De vrolijke Oa werd zo’n drie jaar geleden gediagnosticeerd met SYNGAP1, een zeldzaam syndroom dat gepaard gaat met onder meer een ontwikkelingsachterstand, slikproblemen en epilepsie.
Tot dan was ze een van de vele mensen die bij gebrek aan diagnose behoren tot de groep van de SWAN, ‘syndromes without a name’. Er gingen vele jaren van ernstige symptomen en foute hypotheses vooraf aan de finaal correcte diagnose.
Behalve SYNGAP1 heeft Oa ook de genetische mutatie van retinitis pigmentosa geërfd van haar vader, Sven. Voorlopig lijkt ze nog geen ernstige problemen met haar zicht te hebben. Lees de getuigenis van Sven hier.
De diagnose van SYNGAP1 kon geen oplossing brengen voor tal van de problemen waar Oa mee kampt. Maar nu de oorzaak van haar problematiek gekend is, is er wel een gerichtere opvolging mogelijk. De diagnose liet toe de weg te vinden naar internationale experts die zich in dit specifieke syndroom specialiseren. En dat geef houvast, zowel aan de behandelende arts als aan de familie.
Oa’s mama heeft in België en in het buitenland intussen een handvol lotgenoten gevonden. Het vermoeden is evenwel groot dat er nog heel wat SWANs bestaan die eigenlijk ook SYNGAP1 hebben.

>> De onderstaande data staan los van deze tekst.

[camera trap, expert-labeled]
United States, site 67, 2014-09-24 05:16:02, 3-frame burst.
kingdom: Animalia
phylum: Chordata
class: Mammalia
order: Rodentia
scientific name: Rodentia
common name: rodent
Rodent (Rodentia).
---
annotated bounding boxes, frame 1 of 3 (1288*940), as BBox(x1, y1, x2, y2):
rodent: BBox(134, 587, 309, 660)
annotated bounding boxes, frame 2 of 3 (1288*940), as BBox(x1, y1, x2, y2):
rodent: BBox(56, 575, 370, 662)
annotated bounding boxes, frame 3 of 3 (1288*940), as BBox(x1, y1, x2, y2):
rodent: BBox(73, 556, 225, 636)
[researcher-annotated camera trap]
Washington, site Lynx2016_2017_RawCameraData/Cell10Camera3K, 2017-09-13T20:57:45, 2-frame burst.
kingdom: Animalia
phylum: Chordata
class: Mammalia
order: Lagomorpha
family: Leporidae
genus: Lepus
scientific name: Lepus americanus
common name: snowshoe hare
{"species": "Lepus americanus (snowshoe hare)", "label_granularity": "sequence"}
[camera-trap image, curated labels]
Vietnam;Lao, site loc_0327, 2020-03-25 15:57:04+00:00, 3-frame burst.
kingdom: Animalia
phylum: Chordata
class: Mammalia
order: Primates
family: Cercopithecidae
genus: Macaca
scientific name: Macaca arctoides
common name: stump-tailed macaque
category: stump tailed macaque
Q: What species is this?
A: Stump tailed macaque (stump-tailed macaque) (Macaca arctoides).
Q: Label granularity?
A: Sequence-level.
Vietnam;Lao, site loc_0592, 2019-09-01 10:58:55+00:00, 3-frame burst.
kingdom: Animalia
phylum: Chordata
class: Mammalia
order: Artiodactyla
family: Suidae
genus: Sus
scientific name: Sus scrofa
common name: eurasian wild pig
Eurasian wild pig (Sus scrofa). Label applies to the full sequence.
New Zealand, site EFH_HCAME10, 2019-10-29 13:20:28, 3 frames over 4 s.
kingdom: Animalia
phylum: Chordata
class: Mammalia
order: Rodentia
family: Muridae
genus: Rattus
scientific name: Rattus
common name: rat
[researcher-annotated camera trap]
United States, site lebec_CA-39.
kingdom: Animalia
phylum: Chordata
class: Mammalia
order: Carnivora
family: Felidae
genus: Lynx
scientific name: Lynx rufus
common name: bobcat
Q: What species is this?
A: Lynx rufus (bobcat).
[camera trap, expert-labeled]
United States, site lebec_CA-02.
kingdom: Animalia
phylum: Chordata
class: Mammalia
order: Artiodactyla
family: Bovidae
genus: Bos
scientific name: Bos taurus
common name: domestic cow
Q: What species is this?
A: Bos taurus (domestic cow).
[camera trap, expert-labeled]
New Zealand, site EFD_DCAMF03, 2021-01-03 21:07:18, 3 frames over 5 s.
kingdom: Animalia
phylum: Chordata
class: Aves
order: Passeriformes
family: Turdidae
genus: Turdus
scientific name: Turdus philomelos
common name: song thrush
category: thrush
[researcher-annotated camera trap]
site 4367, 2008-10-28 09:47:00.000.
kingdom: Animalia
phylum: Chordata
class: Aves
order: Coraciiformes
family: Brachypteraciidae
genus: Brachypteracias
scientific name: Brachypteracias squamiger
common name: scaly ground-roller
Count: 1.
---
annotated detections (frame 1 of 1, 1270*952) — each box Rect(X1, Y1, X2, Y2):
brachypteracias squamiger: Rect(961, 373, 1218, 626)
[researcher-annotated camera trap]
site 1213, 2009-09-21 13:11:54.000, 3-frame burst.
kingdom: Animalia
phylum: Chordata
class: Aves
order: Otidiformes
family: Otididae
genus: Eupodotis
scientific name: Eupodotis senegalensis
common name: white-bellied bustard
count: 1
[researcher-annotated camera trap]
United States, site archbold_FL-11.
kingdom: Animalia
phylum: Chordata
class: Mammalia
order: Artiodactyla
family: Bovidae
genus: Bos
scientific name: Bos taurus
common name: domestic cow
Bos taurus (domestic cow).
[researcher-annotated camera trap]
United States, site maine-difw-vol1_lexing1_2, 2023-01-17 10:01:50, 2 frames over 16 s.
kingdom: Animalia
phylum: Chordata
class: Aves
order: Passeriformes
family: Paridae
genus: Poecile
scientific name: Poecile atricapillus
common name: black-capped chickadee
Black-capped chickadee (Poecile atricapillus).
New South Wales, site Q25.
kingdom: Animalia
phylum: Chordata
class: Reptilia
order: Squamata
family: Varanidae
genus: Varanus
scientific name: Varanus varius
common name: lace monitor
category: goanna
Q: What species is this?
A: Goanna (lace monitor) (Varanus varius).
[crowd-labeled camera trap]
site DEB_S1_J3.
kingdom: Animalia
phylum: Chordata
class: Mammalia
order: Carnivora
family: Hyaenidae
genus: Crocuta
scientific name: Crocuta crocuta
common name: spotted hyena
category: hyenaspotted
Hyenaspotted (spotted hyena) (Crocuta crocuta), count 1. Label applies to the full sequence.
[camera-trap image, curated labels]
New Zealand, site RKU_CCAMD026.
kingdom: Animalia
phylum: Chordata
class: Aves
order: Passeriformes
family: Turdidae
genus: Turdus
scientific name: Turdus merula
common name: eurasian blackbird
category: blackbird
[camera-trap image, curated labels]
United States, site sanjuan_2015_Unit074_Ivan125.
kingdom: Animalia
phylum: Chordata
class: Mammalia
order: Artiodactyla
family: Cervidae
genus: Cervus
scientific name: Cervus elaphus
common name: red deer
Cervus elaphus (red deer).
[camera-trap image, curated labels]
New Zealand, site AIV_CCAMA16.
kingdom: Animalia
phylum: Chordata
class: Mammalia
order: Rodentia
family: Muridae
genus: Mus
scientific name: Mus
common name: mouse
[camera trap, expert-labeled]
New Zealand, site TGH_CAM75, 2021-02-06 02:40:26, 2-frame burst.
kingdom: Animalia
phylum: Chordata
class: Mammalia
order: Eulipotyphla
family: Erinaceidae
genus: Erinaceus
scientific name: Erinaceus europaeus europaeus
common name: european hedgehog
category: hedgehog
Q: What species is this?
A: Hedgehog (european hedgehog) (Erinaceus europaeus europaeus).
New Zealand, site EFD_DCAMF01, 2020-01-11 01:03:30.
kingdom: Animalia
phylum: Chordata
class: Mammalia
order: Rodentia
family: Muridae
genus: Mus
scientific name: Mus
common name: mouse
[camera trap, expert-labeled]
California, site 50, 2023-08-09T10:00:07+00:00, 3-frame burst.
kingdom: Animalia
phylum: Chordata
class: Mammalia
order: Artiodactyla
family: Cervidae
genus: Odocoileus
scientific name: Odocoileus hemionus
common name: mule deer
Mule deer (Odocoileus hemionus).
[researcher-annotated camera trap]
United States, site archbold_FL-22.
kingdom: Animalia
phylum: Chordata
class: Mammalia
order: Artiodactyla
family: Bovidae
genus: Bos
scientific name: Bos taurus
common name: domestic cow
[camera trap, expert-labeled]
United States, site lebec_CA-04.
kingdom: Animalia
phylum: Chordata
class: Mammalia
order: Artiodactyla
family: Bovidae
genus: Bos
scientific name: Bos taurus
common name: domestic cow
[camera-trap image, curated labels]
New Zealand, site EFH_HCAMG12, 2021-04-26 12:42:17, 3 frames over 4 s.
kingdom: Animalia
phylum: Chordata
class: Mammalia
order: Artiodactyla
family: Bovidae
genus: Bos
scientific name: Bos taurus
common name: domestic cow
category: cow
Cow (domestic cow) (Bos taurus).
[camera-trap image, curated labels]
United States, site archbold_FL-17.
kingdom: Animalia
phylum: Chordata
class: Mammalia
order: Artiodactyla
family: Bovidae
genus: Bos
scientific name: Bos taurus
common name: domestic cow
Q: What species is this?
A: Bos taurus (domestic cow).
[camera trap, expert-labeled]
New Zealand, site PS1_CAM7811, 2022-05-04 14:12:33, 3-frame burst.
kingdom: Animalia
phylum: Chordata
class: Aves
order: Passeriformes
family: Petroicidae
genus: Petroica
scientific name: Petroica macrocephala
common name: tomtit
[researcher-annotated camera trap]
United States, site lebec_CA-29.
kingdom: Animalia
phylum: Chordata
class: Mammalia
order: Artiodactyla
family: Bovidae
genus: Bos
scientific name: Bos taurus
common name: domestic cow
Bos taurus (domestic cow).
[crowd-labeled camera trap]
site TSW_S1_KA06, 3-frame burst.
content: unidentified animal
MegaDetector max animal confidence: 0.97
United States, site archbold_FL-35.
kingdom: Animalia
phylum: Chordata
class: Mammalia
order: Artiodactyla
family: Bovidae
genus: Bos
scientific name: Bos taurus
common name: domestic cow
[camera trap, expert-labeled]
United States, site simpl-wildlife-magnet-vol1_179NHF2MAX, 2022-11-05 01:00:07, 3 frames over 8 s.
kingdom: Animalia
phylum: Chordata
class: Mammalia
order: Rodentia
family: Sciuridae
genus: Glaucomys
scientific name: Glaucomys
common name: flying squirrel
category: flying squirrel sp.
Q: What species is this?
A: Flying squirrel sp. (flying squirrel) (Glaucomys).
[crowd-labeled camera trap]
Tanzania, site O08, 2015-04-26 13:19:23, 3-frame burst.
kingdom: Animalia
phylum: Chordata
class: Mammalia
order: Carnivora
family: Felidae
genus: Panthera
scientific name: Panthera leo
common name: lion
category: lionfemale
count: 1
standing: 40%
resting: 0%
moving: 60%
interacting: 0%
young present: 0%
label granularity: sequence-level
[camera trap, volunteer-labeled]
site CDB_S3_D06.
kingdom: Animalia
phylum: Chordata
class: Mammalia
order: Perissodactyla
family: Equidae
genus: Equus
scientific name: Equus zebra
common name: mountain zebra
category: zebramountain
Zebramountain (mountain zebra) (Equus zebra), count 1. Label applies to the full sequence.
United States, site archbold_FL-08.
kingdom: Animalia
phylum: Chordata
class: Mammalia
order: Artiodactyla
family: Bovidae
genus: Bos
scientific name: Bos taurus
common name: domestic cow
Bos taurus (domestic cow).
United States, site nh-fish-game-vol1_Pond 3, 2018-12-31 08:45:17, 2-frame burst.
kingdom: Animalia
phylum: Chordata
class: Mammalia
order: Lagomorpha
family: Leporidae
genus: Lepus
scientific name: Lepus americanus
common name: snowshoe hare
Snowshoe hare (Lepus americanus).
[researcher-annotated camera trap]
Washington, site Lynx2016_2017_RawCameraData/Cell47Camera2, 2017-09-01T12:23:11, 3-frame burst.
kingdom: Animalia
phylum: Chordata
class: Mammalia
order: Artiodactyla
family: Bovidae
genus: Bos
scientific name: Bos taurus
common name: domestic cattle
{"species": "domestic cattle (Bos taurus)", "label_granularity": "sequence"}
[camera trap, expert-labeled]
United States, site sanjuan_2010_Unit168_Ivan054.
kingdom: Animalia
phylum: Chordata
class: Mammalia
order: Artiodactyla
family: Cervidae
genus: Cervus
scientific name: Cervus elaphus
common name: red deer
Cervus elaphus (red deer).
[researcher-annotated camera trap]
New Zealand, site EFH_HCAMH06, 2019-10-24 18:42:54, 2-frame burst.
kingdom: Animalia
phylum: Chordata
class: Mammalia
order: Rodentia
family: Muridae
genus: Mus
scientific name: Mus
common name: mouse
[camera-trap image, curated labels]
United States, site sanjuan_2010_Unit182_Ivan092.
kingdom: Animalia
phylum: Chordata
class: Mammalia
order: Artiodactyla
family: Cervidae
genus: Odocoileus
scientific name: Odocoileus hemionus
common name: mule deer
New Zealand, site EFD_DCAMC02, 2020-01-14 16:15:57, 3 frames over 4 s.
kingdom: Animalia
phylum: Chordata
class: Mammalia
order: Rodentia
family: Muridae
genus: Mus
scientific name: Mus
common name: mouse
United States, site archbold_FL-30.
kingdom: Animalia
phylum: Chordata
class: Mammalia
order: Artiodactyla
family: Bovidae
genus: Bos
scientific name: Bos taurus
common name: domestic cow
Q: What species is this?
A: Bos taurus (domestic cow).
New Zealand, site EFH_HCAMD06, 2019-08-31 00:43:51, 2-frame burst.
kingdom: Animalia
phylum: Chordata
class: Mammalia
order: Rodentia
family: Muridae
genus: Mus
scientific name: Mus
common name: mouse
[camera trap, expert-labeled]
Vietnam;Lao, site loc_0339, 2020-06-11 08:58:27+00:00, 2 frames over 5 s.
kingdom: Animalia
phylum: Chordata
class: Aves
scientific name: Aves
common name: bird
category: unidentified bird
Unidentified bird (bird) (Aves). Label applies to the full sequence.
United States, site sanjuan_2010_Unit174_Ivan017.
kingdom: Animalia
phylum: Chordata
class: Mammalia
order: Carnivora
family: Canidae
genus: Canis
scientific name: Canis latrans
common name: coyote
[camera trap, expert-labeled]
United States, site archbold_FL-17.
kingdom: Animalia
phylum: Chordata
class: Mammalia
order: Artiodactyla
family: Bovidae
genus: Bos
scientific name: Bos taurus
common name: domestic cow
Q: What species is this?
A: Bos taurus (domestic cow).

Dat Sven en zijn vrouw Tamara zo goed weten wat het is om te leven met beperkingen heeft hun empathie vergroot voor iedereen die door gezondheidsproblemen grote uitdagingen tegenkomt. Hun levensverhaal heeft al pittige ups&downs gekend, maar bij de pakken blijven zitten is er nooit bij.
Ze zetten als gezin dit jaar (2021) voluit hun schouders mee de #notaunicorn campagne voor Rare Disease Day, want ook hun ervaring is duidelijk: ruimere aandacht, betere zorg en meer onderzoek zijn broodnodig voor de zeldzame ziekten.
SYNGAP1
SYNGAP1 wordt beschouwd als een spectrumstoornis, omdat patiënten niet allemaal op dezelfde manier of met dezelfde ernst worden getroffen. Het is nog niet bekend wat de symptomen of de ernst ervan beïnvloedt. De meest waargenomen symptomen zijn intellectuele beperkingen en ontwikkelingsproblemen in het algemeen, hypotonie (lage spierspanning), epilepsie, motorische beperkingen en coördinatiestoornissen, spraakbeperkingen, autisme, slaapstoornissen, …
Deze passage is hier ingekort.